29 Mart 2024, Cuma
03.03.2023 04:30

Barınma krizine üç boyutlu çözüm

Çetin kış şartlarında 1.5 milyon kişiyi evsiz bırakan deprem Türkiye’deki mevcut barınma krizini daha da derinleştirdi. Konut üretiminde yıldızı parlayan hızlı ve ekonomik bir çözüm, bu sürece katkı sağlayabilir

6 Şubat’ta yaşanan Gaziantep ve Kahramanmaraş merkezli depremin sebep olduğu maddi ve manevi yaraların bir dizi cerrahi müdahaleye ve uzun bir tedavi sürecine muhtaç olduğu ortada. Ancak canların emanet edildiği hekimler kanamayı durdurmak yerine ateşi düşürmeye çalışıyor gibi.

Bakanların bölgeden art arda yaptığı açıklamalar bir dizi yeni düzenlemeyi müjdeledi. “Meğer bunların hepsi düzenleme eksikliğindenmiş” diyerek teselli buldum. Aynı naiflik ile Çevre, Şehircilik ve İklim Değişikliği Bakanı Murat Kurum’un “Kentsel dönüşüm üzerinden siyaset yapmayalım. Gelin hep birlikte masanın bir tarafında olalım. Hep birlikte bu süreci yönetelim. Başka acılar yaşamayalım” şeklindeki çağrısını dinlerken bu yazıya karar verdim. Olur ya bakarsınız aklın, mantığın, sağduyunun ve bilimin hatırlandığı bu günlerde, birilerinin aklında birkaç tortu bırakabiliriz.

Birleşmiş Milletler raporuna göre söz konusu deprem 10 şehrimizde 14 milyona yakın kişinin hayatını değiştirirken, 1.5 milyon kişiyi evsiz bıraktı. (Suriye’de aynı kaderi paylaşan 500 bin kişiyi de unutmamalı). Dolayısıyla Maslow’un o meşhur ihtiyaçlar zincirindeki en temel ihtiyaca karşılık gelen “barınma” meselesini çözmek için en mütevazı planda dahi en az 500 bin yeni konut inşa etmek gerekiyor.

Böylesi bir afet sonrasında sağduyu -nihayet kıymeti anlaşılan- jeolog, kent planlamacısı, mimar, mühendis gibi farklı disiplinlerden uzmanların bir araya gelerek hünerlerini göstermesini umuyor (geçtiğimiz hafta gazetemizde yayımlanan Emre Arolat söyleşisini tavsiye ederim).

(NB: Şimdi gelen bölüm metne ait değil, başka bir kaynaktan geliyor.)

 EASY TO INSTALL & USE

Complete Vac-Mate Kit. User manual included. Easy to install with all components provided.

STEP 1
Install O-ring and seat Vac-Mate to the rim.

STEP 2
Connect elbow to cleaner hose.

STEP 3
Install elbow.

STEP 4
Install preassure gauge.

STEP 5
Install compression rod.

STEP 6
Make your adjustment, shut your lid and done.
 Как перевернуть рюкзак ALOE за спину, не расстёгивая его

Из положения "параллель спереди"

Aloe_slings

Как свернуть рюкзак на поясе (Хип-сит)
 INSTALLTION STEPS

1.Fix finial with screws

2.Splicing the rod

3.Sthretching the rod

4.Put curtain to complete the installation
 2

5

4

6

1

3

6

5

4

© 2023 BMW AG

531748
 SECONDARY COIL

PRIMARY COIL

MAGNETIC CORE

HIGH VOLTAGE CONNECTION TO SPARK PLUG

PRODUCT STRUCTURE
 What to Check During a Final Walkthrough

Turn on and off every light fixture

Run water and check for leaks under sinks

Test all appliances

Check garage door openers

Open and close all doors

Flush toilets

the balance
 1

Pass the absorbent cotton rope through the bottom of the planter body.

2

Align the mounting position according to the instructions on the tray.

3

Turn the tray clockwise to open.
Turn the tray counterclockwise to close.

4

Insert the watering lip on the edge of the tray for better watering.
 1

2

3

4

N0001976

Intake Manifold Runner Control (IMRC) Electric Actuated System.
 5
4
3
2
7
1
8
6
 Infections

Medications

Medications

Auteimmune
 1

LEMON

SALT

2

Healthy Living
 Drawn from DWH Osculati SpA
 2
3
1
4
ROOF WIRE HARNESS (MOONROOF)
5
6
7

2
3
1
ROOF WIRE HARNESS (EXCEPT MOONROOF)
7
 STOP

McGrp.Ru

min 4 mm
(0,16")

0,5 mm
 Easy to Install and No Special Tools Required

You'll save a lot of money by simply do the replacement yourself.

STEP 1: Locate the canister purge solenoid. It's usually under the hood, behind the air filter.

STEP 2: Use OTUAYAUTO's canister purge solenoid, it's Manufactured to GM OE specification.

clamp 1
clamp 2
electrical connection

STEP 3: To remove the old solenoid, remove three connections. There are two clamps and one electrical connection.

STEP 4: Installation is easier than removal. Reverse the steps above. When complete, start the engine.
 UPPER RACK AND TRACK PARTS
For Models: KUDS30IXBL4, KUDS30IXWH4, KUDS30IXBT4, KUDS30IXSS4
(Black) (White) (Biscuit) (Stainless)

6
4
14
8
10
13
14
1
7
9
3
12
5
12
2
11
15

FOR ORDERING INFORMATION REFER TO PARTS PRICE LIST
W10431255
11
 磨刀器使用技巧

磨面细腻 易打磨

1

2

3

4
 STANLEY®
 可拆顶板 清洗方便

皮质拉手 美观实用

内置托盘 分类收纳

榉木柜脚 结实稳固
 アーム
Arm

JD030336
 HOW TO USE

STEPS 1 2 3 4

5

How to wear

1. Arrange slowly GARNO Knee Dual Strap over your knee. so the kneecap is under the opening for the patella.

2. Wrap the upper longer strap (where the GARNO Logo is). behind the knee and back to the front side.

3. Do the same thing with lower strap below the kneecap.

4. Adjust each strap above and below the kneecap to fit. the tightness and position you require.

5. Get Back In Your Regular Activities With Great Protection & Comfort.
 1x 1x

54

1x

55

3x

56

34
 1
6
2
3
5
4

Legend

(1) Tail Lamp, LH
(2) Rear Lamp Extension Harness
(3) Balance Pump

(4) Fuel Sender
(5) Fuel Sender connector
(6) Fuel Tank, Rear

Fakat görünen o ki bu umut tren istasyonunda otobüs beklemekten farksız. Zira hükümet 6 ay içinde yeni konutları teslim etme hedefinde. Oysa bir kısmı zehirli atıklardan oluşan 70 milyon tonun üzerindeki enkaz bile başlı başına bir mesele.
Depremin ardından gündemdeki yerini artırmış olsa da “barınma sorunu”, zaman ve mekandan bağımsız; küresel bir sıkıntı. Öyle ki 2023 Dünya Ekonomik Forumu’nun küresel risk raporunda dahi “barınma maliyeti krizi” başlığıyla listenin ilk sırasında yer alıyor.